Unlike the zoomed-out view of the older game that likened Mario’s size to that of a gnat, this game is a lot closer to the action, with all the usual Mario staples present: super mushrooms, blocks, enemies to jump on and platforms to leap to; fan paradise in shortened terms. Players will notice that many levels have slightly longer stretches of nothingness between enemy and item-populated segments; this was reportedly to help with the original Game Boy’s screen ghosting problem, which is thankfully not an issue here. Though the game is in pre-colour TV mode, the visuals are bright, clear and concise, more so on 3DS’ screen than anywhere else before it. Mario has more of a floaty feel than his other games in Super Mario Land 2 (a trait that is heightened considerably in the space-themed levels), but this can quickly be adapted to.
Music is also great, providing a unique blend of chiptunes and backing themes, culminating in Wario’s final track, signalling his gaming debut, being a particular highlight. There isn’t a wide array of themes, and some of them that share a certain soundbite quality -- much like the New Super Mario Bros. tunes -- that might annoy after repeated hearings, but they’re enjoyable enough for what they are.

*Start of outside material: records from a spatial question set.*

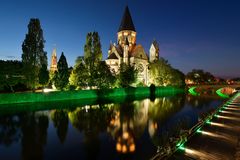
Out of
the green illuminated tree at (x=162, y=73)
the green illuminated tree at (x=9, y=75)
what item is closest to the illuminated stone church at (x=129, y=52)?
the green illuminated tree at (x=162, y=73)

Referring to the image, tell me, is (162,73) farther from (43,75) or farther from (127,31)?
(43,75)

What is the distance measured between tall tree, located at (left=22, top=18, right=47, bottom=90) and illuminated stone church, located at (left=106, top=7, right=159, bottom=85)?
3163 cm

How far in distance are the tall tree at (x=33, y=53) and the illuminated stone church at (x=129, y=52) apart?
104 ft

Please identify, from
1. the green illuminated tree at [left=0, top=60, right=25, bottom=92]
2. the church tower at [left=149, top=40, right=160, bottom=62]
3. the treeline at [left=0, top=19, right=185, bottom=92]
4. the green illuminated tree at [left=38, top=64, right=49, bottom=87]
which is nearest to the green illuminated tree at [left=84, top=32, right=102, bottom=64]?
the treeline at [left=0, top=19, right=185, bottom=92]

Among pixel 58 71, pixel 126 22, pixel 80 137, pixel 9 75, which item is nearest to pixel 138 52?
pixel 126 22

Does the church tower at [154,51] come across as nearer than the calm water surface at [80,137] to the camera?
No

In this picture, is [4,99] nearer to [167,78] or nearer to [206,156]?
[206,156]

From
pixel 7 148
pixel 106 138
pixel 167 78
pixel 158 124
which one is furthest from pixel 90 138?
pixel 167 78

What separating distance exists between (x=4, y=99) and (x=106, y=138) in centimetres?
2098

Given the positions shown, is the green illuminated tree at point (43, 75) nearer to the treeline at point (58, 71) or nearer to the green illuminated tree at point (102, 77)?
the treeline at point (58, 71)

One new item to this game and the franchise in general -- and yet to be used anywhere else -- is the carrot power up that bestows upon Mario a rockin’ pair of bunny ears. Much like the cape of SNES’ Super Mario World, this lets Mario glide for long distances and jump even higher than normal; a useful tool for areas of the game that demand it. The Fire Flower also returns, and regains its former ground-bouncing trajectory minus the coin-grabbing ability.
Super Mario Land 2 stands out from most other franchise entries by the way its levels are utilized. There aren’t many other games where your hero will explore levels structured inside of a giant robot version of himself for example, nor fighting an old foe on the Moon after jumping into a bubble blown by a hippo to get there. Much like the flagpoles of old, the end of level goals stick a bell at the top of the exit gates, and managing to jump and hit it triggers a bonus level for lives and power ups. Similar rewards can also be obtained from a certain dome on the island map, provided you have the necessary currency fee, which provides the incentive for coin collection in the game. If anything though, these rewards are too generous, and this brings to light Super Mario Land 2’s two biggest flaws.
The most obvious one is that the game is too short. Naturally, 2D Mario games are notorious for speed runs and acts of devilish skill in navigating the levels with ease, but even with 32 levels the game is over far too quickly. Not helping this case is the game’s difficulty, or lack thereof; provided you can reach the buttons okay you won’t find much of a challenge in the game. It’s a fun experience no doubt, but save for the very last dungeon -- which features an enormous difficulty spike -- you can finish the game in a couple of hours no problem. As this is only the game’s second release on any format, it is still a must-play for any platforming fan and gamer in general, but most will want to take it slow and savour the experience.